Problematisch ist auch die medizinische Versorgung: Während syrische Flüchtlinge in Jordanien einen stark ermäßigten Satz bezahlen, müssen irakische Flüchtlinge 80 Prozent der Kosten für medizinische Grundleistungen selbst tragen - was viele gar nicht können und daher unversorgt bleiben. In den staatlichen Krankenhäusern bezahlen irakische Geflüchtete dieselben hohen Gebühren wie sonstige Ausländer.
Gesundheitsversorgung für 5.000 Menschen durch die Caritas
Caritas international kümmert sich gemeinsam mit Caritas Jordanien schon seit über drei Jahrzehnten als eine der wenigen humanitären Organisationen um irakische Flüchtlinge. Im aktuellen Projekt erhalten 3.500 Iraker und 1.500 Jordanier eine Gesundheitsversorgung, vor allem im Gesundheitszentrum in der Hauptstadt Amman sowie in den Zentren Zarqa, Balqa und Madaba. Hier werden allgemeinmedizinische sowie gynäkologische Untersuchungen angeboten und Patient*innen mit Medikamenten versorgt. Besonders chronisch kranke Menschen nehmen dies in Anspruch. Wenn notwendig, werden medizinische Hilfsmittel wie Rollstühle, Brillen, Blut- und Zuckermessgeräte vergeben.
Außerdem werden die Kosten für fachärztliche Behandlungen übernommen. Caritas Jordanien hat mit mehreren Krankenhäusern Kooperationsvereinbarungen, um möglichst viele Bedarfe der Patienten abzudecken. Welcher Patient weiterüberwiesen wird, wird von einem Komitee aus Ärzten und Mitarbeitenden der Caritas Jordanien entschieden. Leider können längst nicht alle Patienten weitergeleitet werden.

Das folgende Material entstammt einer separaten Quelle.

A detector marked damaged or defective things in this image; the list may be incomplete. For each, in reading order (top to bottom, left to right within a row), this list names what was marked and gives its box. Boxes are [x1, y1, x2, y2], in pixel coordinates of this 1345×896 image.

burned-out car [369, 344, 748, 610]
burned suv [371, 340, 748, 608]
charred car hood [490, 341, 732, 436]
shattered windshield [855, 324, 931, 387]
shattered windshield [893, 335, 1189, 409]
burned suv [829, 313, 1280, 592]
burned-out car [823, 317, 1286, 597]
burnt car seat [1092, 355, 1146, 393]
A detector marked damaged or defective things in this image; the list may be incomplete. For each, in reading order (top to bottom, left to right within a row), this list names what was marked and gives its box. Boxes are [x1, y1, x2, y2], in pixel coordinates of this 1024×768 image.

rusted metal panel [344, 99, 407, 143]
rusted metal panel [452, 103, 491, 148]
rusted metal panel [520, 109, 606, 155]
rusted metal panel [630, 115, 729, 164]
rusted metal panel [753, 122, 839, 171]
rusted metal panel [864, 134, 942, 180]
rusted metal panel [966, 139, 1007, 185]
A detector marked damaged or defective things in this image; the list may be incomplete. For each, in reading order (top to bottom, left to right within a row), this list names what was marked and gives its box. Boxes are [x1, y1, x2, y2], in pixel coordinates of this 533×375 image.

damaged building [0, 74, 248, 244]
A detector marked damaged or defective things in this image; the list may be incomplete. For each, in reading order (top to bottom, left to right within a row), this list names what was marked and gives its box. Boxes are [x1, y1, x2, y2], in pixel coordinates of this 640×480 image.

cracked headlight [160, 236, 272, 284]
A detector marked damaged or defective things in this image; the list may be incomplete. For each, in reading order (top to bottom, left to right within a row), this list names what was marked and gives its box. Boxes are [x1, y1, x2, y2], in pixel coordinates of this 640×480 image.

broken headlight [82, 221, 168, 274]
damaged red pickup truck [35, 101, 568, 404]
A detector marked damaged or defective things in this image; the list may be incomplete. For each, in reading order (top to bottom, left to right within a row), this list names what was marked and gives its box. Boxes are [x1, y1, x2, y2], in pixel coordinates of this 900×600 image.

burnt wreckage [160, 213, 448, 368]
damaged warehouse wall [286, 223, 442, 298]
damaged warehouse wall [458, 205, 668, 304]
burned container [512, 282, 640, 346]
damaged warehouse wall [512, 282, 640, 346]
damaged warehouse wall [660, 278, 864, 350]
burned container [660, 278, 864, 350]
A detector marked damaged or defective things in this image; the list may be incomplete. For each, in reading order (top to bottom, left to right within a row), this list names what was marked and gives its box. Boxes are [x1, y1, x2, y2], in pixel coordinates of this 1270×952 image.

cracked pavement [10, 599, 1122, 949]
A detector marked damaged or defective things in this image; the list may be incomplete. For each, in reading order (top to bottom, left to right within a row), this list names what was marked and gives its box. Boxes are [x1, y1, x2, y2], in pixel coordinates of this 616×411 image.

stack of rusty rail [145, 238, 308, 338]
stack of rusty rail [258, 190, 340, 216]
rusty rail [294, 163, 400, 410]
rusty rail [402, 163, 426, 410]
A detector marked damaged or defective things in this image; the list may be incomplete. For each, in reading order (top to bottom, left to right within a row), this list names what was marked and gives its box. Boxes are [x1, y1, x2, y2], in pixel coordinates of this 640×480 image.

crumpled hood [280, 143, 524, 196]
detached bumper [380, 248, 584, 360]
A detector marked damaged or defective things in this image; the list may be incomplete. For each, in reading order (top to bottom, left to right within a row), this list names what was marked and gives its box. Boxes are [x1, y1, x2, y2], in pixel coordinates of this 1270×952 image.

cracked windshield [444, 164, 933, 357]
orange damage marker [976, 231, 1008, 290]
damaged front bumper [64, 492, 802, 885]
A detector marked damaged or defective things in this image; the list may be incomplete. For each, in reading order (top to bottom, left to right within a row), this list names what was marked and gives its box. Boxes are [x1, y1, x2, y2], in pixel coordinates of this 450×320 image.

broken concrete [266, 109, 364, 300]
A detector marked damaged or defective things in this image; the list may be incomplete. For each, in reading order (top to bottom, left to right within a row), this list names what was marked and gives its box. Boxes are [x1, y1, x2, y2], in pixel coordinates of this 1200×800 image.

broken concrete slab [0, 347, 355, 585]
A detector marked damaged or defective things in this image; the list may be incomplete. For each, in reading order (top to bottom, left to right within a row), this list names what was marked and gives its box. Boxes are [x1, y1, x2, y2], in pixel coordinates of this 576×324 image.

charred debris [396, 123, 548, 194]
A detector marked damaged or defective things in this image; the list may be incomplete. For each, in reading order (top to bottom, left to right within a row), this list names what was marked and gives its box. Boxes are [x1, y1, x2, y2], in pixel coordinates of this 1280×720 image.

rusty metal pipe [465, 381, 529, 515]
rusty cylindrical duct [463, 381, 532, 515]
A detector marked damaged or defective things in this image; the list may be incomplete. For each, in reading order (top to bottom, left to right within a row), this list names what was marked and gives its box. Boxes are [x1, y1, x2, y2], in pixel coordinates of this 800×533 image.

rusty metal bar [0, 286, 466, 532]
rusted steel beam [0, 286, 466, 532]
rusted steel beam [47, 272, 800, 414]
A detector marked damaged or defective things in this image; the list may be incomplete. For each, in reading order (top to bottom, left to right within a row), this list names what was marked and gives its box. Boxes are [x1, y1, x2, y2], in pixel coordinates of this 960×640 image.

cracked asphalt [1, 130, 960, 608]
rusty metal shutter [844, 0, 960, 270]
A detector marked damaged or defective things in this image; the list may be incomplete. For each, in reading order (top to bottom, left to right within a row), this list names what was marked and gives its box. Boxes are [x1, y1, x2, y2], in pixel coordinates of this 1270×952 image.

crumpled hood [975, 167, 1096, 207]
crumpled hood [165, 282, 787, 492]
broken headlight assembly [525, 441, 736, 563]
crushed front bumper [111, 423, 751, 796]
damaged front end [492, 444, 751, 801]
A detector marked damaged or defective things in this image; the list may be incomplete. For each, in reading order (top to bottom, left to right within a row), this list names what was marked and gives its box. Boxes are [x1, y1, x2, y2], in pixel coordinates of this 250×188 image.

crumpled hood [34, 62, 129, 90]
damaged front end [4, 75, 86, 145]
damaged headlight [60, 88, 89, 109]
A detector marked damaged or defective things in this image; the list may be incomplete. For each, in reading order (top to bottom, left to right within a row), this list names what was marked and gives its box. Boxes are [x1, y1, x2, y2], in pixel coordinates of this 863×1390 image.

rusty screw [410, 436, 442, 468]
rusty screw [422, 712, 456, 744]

Psychosoziale Hilfe um traumatische Erlebnisse zu verarbeiten
Um die irakischen Flüchtlinge darin zu unterstützen, die traumatischen Folgen von Krieg, Folter und Flucht zu bewältigen, bietet die Caritas psychosoziale Unterstützung an - insbesondere in den Sozialzentren Amman, Zarqa, Balqa und Madaba. In Gruppen- und Einzelsitzungen mit geschultem Personal haben die Menschen die Möglichkeit, das Erlebte aufzuarbeiten und zu lernen, ihren schwierigen neuen Alltag zu meistern.
In den Sozialzentren der Caritas Jordanien erhalten Flüchtlinge und bedürftige Jordanier Nahrungsmittelhilfen, medizinische und psycho-soziale Versorgung und können an Weiterbildungsmaßnahmen teilnehmen. Foto: Jennifer Ciochon / Caritas international
Mit verhaltenstherapeutischen Ansätzen will die Caritas trotz schwieriger Lebensumstände positive Impulse bei den Bedürftigen schaffen. Um einen Rückzugsort zu schaffen, in dem Geflüchtete offen über ihre Sorgen und Ängste sprechen können, bieten die Caritas-Zentren ihre Räumlichkeiten an. Diese Aktivität wird von Sozialarbeiter*innen begleitet.
Sowohl die medizinischen als auch die psychologischen Teams arbeiten eng mit jordanischen Ministerien zusammen und koordinieren sich mit UNHCR.
Das Projekt wird mitfinanziert von der Diözese Rottenburg-Stuttgart.